**Text:**
■ ■ ■ ■ ■ ■ ■

# DEX COOL + purple ice?



## GTOgasm (Oct 8, 2009)

To start off, first post, and I'm glad to finally be a registered member! :seeya: I've had a lot of help and valuable insight from reading up on information found here before even becoming a member so I'm glad I can now contribute.

Anyways, I've been really frustrated with the goat, last week, 2 days after I bought it, someone backed into the quarter panel. Still trying to get that resolved...

Anyway, focus on the topic...
Before the accident, I just got the idea, "Why not add some purple ice?" I've had some fairly good results with previous vehicles cooling systems and this product so I went and picked one up and poured it in. It was only a while later I read that the LS2 was sporting Dexcool, something or other. I went and checked and sure enough, it's red. I've read that messing with the cooling system can cause poor performance/premature corrosion etc.etc.etc.

The Question is:
Do I need to find some way to undo what I've done or am I fretting over nothing? :confused

Thanks for your help.



edit: Also, a couple things I just remembered, I checked my oil level and it's fine, just changed it last week, but I'm hearing a lot of chatter from under the valve covers... is this normal? I haven't really owned it long enough to have noticed anything different. Engine shakes? I've heard that because of something with the motor mounts, they wobble a bit, but I don't know for sure.


----------



## jpalamar (Jul 22, 2008)

Our engine is loud. It is probally normal. Our car is designed for Dexcool, but I don't thinking adding the ice stuff will really hurt it.


----------



## GTOgasm (Oct 8, 2009)

*oil*

the reason I was worried about the engine noise is because even after the oil change, I've seen the "check oil" message on the DIC. I've reset the service system both ways (pedal and holding down the up/down buttons) but every now and then it will throw it up. No CEL, and it's only when I give it a lot of gas. 

I'm gonna let it warm up for a while, take it for a spin, and see if I can get any more info.


thx jpalamar


----------



## jpalamar (Jul 22, 2008)

GTOgasm said:


> the reason I was worried about the engine noise is because even after the oil change, I've seen the "check oil" message on the DIC. I've reset the service system both ways (pedal and holding down the up/down buttons) but every now and then it will throw it up. No CEL, and it's only when I give it a lot of gas.
> 
> I'm gonna let it warm up for a while, take it for a spin, and see if I can get any more info.
> 
> ...


My service engine oil light is dumb. It turns on even when I do fresh changes and reset it sometimes. It always gets me paranoid for a second though. But lateast I check my oil. LS motors can burn oil too. Its happened to many people before also so always keep in eye out.


----------



## GTO JUDGE (May 14, 2005)

■ ■ ■ ■ ■ ■ ■

**Data block:**

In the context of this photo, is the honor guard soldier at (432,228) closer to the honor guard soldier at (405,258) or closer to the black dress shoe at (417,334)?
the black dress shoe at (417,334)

■ ■ ■ ■ ■ ■ ■

**Problems:**
**1.** In the forum thread, which message has appeared on the DIC even after the oil change?
**2.** Update the forum thread by writing out the stretch from "To start off, first" through "on the topic...", with "goat" changed to "car".

**Answers per task:**
**1.** The "check oil" message.

**2.**
To start off, first post, and I'm glad to finally be a registered member! :seeya: I've had a lot of help and valuable insight from reading up on information found here before even becoming a member so I'm glad I can now contribute.

Anyways, I've been really frustrated with the car, last week, 2 days after I bought it, someone backed into the quarter panel. Still trying to get that resolved...

Anyway, focus on the topic...